Reproduce the lines below word for word, starting at the line that contains "The underlying image" and ending with the final line.

============

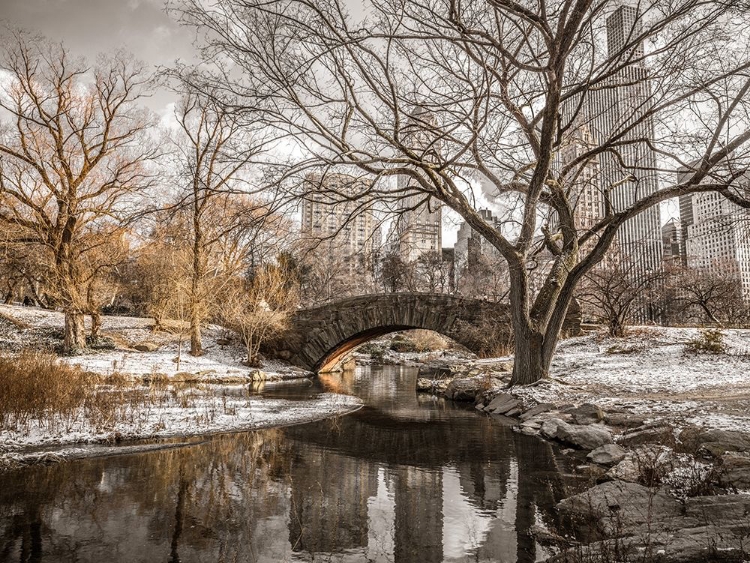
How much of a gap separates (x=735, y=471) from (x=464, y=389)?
9.34m

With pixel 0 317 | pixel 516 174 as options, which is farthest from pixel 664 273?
pixel 0 317

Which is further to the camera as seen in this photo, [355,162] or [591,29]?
[355,162]

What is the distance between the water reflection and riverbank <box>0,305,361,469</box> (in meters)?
0.96

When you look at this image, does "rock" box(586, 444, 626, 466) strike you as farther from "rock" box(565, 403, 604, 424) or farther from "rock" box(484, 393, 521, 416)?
"rock" box(484, 393, 521, 416)

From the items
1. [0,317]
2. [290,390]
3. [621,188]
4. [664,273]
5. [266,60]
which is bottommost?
[290,390]

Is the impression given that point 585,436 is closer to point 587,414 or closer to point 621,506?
point 587,414

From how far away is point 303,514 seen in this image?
4.28 meters

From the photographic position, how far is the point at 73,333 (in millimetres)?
17891

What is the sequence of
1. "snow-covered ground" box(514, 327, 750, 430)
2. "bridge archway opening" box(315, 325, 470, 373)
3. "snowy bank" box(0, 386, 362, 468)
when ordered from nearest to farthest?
"snowy bank" box(0, 386, 362, 468) → "snow-covered ground" box(514, 327, 750, 430) → "bridge archway opening" box(315, 325, 470, 373)

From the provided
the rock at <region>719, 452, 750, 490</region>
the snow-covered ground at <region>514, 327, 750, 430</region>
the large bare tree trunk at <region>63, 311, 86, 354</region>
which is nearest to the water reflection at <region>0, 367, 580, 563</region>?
the rock at <region>719, 452, 750, 490</region>

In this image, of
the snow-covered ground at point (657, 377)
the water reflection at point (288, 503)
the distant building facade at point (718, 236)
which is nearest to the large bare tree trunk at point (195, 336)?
the water reflection at point (288, 503)

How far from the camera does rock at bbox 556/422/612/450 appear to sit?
682 centimetres

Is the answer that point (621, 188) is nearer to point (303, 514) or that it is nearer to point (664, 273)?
point (664, 273)

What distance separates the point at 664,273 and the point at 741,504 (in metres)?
A: 16.8
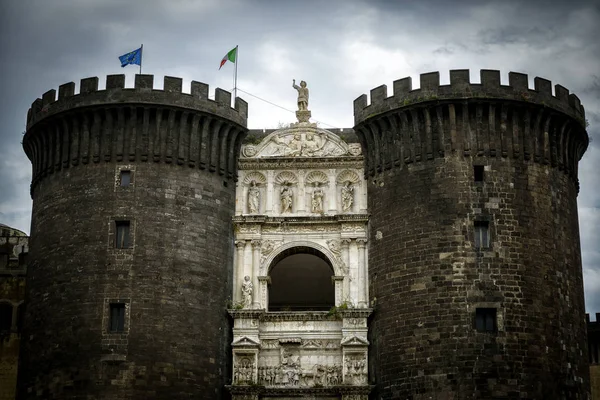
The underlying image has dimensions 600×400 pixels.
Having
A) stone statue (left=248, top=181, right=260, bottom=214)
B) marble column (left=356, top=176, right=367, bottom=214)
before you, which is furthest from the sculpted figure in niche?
stone statue (left=248, top=181, right=260, bottom=214)

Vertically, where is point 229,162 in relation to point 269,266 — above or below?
above

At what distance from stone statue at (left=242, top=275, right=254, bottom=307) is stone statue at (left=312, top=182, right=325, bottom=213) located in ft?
12.6

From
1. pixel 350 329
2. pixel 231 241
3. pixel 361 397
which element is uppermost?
pixel 231 241

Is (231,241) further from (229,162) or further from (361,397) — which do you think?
(361,397)

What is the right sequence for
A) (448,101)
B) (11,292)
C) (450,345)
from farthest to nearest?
(11,292) → (448,101) → (450,345)

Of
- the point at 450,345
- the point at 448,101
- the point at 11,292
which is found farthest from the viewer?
the point at 11,292

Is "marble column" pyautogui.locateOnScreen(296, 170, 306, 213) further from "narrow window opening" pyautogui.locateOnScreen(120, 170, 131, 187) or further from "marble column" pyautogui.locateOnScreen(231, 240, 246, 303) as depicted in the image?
"narrow window opening" pyautogui.locateOnScreen(120, 170, 131, 187)

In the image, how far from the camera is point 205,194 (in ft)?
142

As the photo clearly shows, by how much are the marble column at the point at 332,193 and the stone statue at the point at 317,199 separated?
340mm

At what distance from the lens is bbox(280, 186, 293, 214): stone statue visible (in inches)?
1724

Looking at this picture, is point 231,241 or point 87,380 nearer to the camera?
point 87,380

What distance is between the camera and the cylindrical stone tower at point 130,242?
40.2 metres

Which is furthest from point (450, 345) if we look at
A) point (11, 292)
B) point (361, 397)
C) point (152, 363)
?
point (11, 292)

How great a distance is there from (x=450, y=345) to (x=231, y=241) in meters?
9.54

============

[Problem solution]:
The underlying image has dimensions 600×400 pixels.
Having
A) stone statue (left=248, top=181, right=260, bottom=214)
B) marble column (left=356, top=176, right=367, bottom=214)
before you, which is furthest from the sculpted figure in niche?
stone statue (left=248, top=181, right=260, bottom=214)

Vertically, where is point 229,162 in relation to point 269,266 — above or below?
above

At what distance from stone statue at (left=242, top=275, right=254, bottom=307) is stone statue at (left=312, top=182, right=325, bottom=213) located in ft?
12.6

From
1. pixel 350 329
2. pixel 231 241
3. pixel 361 397
which element is uppermost?
pixel 231 241

Is (231,241) further from (229,162) or further from (361,397) — which do you think?
(361,397)

What is the right sequence for
A) (448,101)
B) (11,292)
C) (450,345)
from farthest to nearest?
(11,292) → (448,101) → (450,345)

Of
- the point at 450,345
- the point at 448,101
- the point at 11,292
which is found farthest from the viewer?
the point at 11,292

Is "marble column" pyautogui.locateOnScreen(296, 170, 306, 213) further from "narrow window opening" pyautogui.locateOnScreen(120, 170, 131, 187) or further from "marble column" pyautogui.locateOnScreen(231, 240, 246, 303) as depicted in the image?
"narrow window opening" pyautogui.locateOnScreen(120, 170, 131, 187)

In the image, how far from the camera is point 205,194 (in ft)?
142

As the photo clearly shows, by how much are the marble column at the point at 332,193 and the stone statue at the point at 317,199 separated?
340mm

At what distance from the lens is bbox(280, 186, 293, 214): stone statue visible (in inches)?
1724

Looking at this picture, is point 231,241 or point 87,380 nearer to the camera?
point 87,380

What distance is between the camera and the cylindrical stone tower at point 130,242?
40.2 metres

Which is furthest from point (450, 345) if we look at
A) point (11, 292)
B) point (361, 397)
C) point (152, 363)
?
point (11, 292)

How great a distance is there from (x=450, y=345) to (x=231, y=241) in meters?
9.54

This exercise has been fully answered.